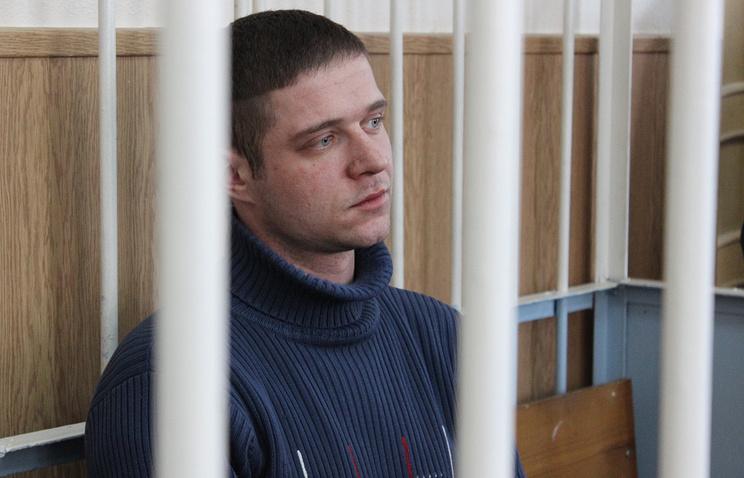 Степан Комаров
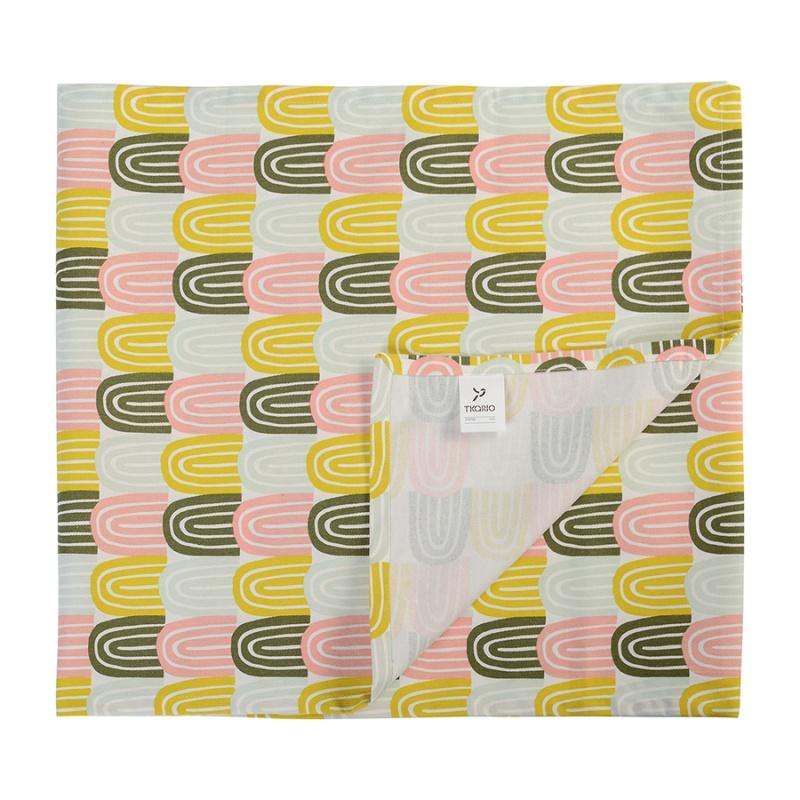 Дорожка на стол с принтом Tkano Passion Arch 45х150 см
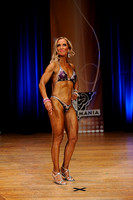 DSC_7404.JPG Figure Masters 2014 Fitness Boston Championships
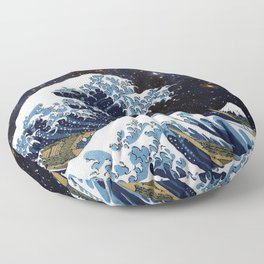 Hokusai & LH95 Floor Pillow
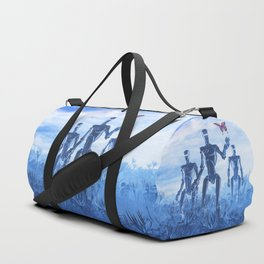 Tech Meets Nature Duffle Bag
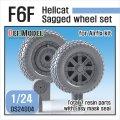 DEF.MODEL[DS24004]1/24 WWII 米 アメリカ海軍戦闘機F6Fヘルキャット用自重変形タイヤセットパート1 (エアフィックス用)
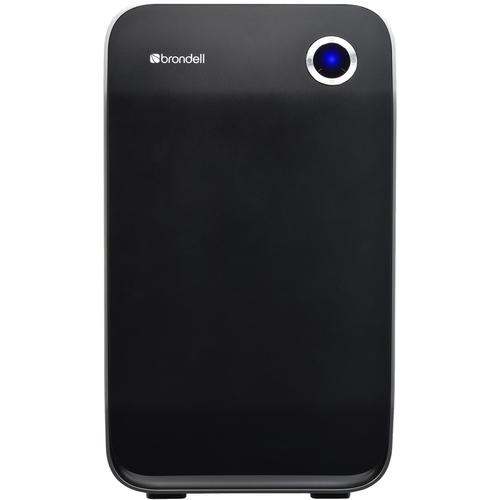 Brondell - O2+ Console Air Purifier - Black 6105700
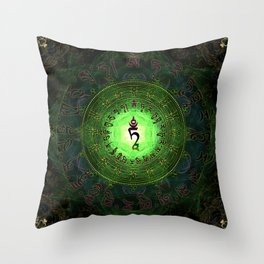 Green Tara Mantra- Protection from dangers and suffering Throw Pillow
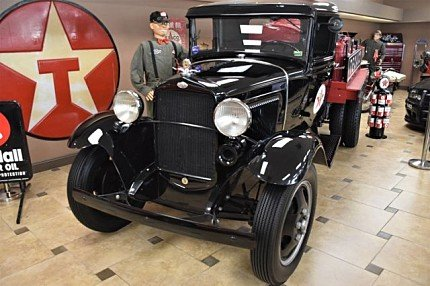 1931 Ford Model AA for sale 100943193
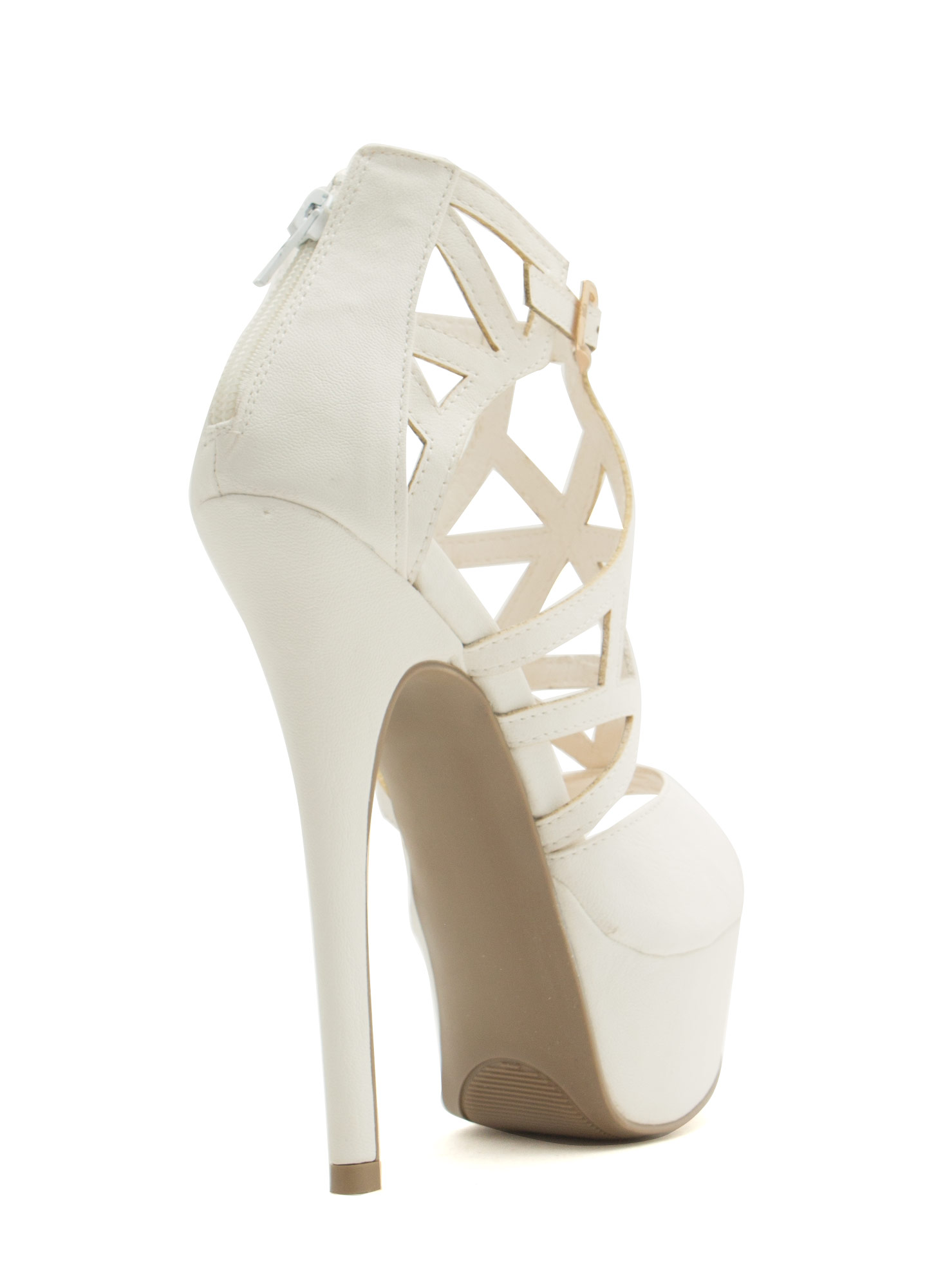 Taking Shape Strappy Cut-Out Heels WHITE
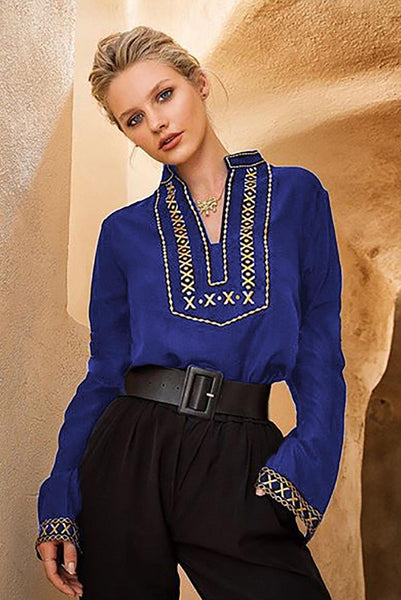 Blue Boho Embroidered V Neck long Sleeve Casual Top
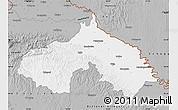 Gray Map of Koprivnica-Krizevci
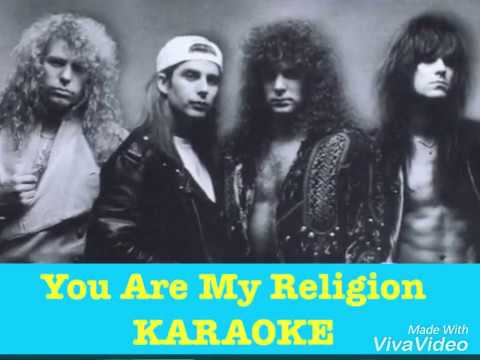 You Are My Religion-Firehouse (Karaoke)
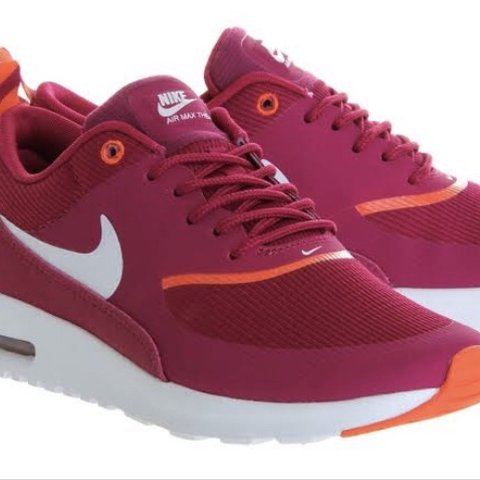 e1f8d57c52 😍Nike air Max Thea 💕purple with orange detail 🤠will be - Depop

* WHAT THE TASK REQUIRES *
Word for word, restate the lines from the line containing "Hokusai & LH95 Floor Pillow" through the end of the data, including the first and last of them. Pictures stay out.

* OUTPUT FOR THIS TASK *
 Hokusai & LH95 Floor Pillow
 Tech Meets Nature Duffle Bag
 DEF.MODEL[DS24004]1/24 WWII 米 アメリカ海軍戦闘機F6Fヘルキャット用自重変形タイヤセットパート1 (エアフィックス用)
 Brondell - O2+ Console Air Purifier - Black 6105700
 Green Tara Mantra- Protection from dangers and suffering Throw Pillow
 1931 Ford Model AA for sale 100943193
 Taking Shape Strappy Cut-Out Heels WHITE
 Blue Boho Embroidered V Neck long Sleeve Casual Top
 Gray Map of Koprivnica-Krizevci
 You Are My Religion-Firehouse (Karaoke)
 e1f8d57c52 😍Nike air Max Thea 💕purple with orange detail 🤠will be - Depop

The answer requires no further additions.